After leaving Palestine, he wanted to find a pineapple tree in these lands, envisioned it densely-leafed like what God had planted in Paradise.
He left his land behind with hopes of a new one but didn’t find what he thought he might.
In this poem, my grandfather can gather pineapples from a treetop because in a poem anything can grow, imaginary trees, fruit a thousand years old, even a native country.
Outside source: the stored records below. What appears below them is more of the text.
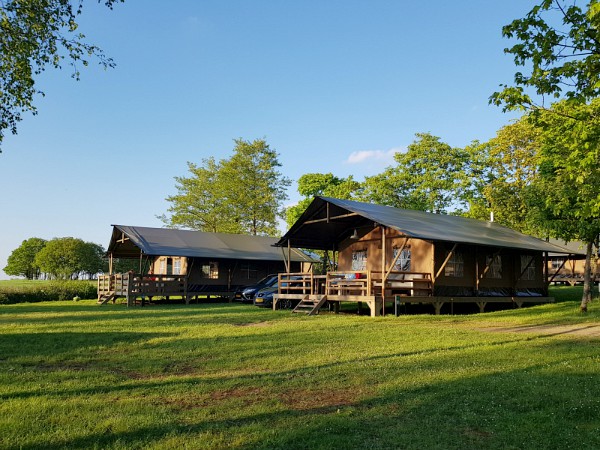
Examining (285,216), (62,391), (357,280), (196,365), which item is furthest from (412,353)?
(285,216)

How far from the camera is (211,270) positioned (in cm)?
3130

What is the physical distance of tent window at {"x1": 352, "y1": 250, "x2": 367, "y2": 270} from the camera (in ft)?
79.6

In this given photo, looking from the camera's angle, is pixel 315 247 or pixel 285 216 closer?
pixel 315 247

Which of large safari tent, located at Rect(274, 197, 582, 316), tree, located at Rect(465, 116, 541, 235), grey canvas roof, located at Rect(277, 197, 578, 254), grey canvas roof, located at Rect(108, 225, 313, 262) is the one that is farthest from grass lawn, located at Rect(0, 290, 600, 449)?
tree, located at Rect(465, 116, 541, 235)

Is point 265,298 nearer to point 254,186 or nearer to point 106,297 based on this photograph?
point 106,297

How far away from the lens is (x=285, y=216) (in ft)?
164

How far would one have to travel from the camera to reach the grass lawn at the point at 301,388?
5273 mm

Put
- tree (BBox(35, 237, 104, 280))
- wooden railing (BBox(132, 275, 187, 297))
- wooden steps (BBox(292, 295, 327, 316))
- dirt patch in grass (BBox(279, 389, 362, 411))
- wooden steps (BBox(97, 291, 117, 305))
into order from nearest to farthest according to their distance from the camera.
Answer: dirt patch in grass (BBox(279, 389, 362, 411))
wooden steps (BBox(292, 295, 327, 316))
wooden railing (BBox(132, 275, 187, 297))
wooden steps (BBox(97, 291, 117, 305))
tree (BBox(35, 237, 104, 280))

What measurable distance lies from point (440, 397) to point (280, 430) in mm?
2411

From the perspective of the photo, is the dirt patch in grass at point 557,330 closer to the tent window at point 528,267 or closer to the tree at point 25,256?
the tent window at point 528,267

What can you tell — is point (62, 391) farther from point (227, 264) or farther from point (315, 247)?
point (227, 264)

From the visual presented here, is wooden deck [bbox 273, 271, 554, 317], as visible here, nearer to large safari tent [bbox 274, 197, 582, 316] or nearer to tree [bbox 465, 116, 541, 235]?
large safari tent [bbox 274, 197, 582, 316]

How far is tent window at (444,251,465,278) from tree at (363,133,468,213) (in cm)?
1968

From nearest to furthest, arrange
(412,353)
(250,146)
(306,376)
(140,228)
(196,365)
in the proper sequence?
(306,376) < (196,365) < (412,353) < (140,228) < (250,146)
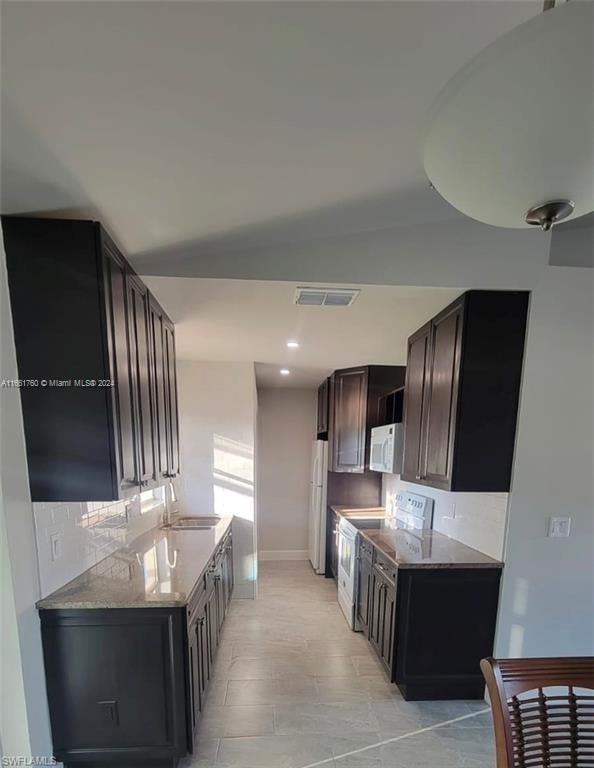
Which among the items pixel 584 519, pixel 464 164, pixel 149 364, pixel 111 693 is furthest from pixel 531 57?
pixel 111 693

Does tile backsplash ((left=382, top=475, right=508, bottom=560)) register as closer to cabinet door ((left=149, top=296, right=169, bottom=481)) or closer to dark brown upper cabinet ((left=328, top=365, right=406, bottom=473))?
dark brown upper cabinet ((left=328, top=365, right=406, bottom=473))

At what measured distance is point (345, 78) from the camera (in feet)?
3.41

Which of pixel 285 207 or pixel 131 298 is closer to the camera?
pixel 285 207

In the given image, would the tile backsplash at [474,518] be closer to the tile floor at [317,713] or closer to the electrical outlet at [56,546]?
the tile floor at [317,713]

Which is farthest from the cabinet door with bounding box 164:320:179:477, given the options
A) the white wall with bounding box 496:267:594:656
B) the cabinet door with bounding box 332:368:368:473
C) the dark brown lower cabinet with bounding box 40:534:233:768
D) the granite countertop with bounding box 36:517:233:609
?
the white wall with bounding box 496:267:594:656

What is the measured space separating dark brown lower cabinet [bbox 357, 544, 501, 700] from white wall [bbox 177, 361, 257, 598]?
187 centimetres

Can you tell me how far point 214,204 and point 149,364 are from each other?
1.02m

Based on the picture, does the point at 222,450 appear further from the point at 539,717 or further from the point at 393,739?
the point at 539,717

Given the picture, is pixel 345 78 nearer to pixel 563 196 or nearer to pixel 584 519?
pixel 563 196

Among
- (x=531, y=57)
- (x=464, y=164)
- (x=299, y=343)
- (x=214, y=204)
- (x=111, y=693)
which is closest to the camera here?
(x=531, y=57)

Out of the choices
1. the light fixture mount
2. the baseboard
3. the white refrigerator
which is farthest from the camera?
the baseboard


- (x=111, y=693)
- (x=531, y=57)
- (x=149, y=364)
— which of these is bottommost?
(x=111, y=693)

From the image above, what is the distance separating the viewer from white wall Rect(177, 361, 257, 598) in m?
3.78

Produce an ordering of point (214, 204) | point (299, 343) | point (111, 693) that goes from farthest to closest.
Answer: point (299, 343), point (111, 693), point (214, 204)
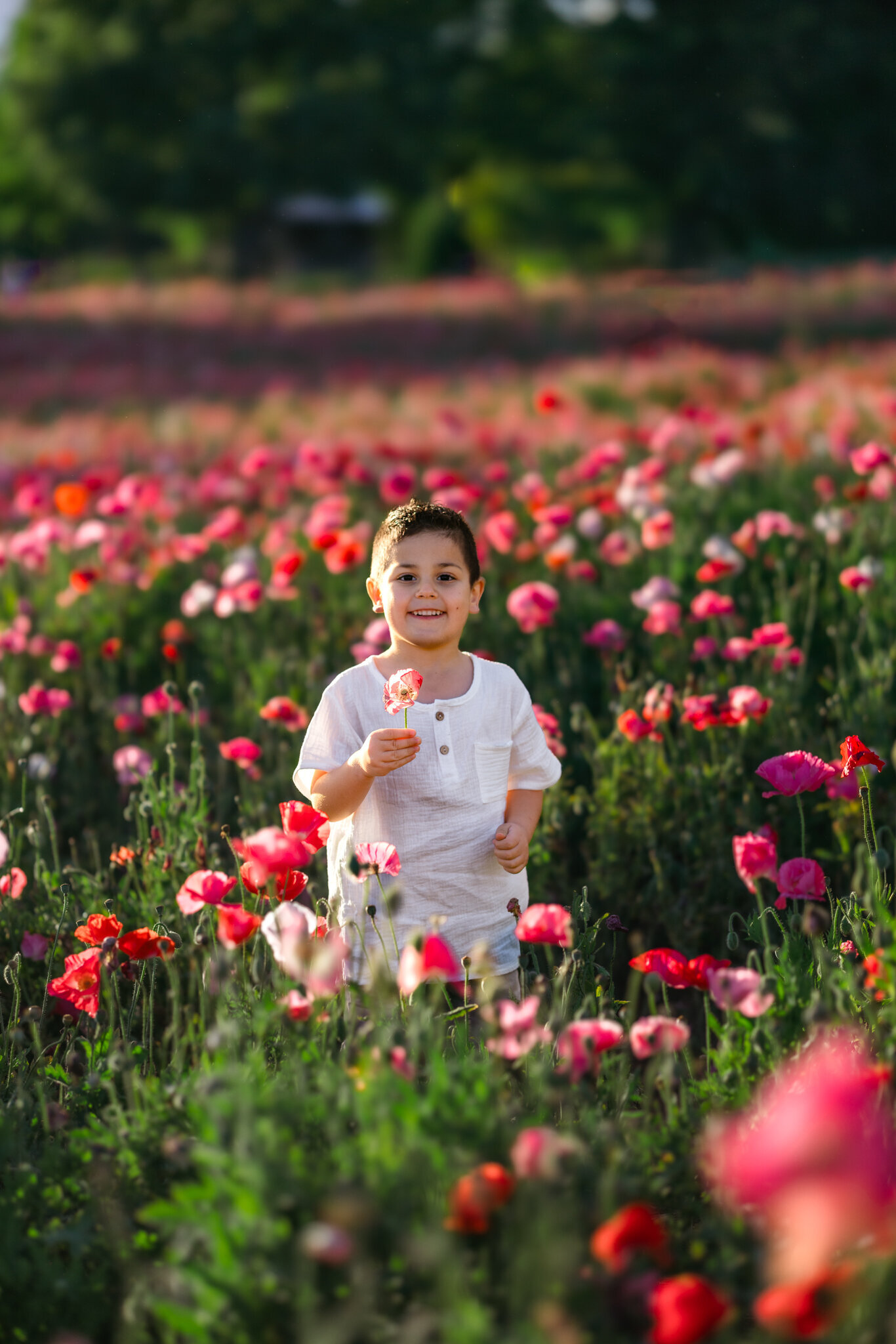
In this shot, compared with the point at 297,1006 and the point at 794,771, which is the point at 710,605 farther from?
the point at 297,1006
Still, I must insist. (Here what I’d like to take root once more isn’t a tree, but the hope that somewhere there’s a place still brimming with pineapple trees).
Rolando Kattan (Tegucigalpa, 1979) is a poet, publisher, bibliophile, and cultural activist. He has brought out five books of poetry and received honorable mention in the Ruben Dario Poetry Prize. He founded and co-edited Leer es Fiesta, a project that distributed one million books for free. Kattan owns the most important collection of Honduran literary and history books in Honduras, and recently founded the traveling museum Honduras Ex-Libris, based on his collection.
Katherine M. Hedeen’s latest book-length translations include night badly written (Action Books) and tasks (coimpress, longlisted for the Best Translated Book Award, shortlisted for the National Translation Award, 2017) by Víctor Rodríguez Núñez, and Nothing Out of This World, an anthology of contemporary Cuban poetry (Smokestack, Winner, English PEN Award). She is the Poetry Translation Editor for The Kenyon Review and a two-time recipient of a NEA Translation Project Grant. She is a Professor of Spanish at Kenyon College.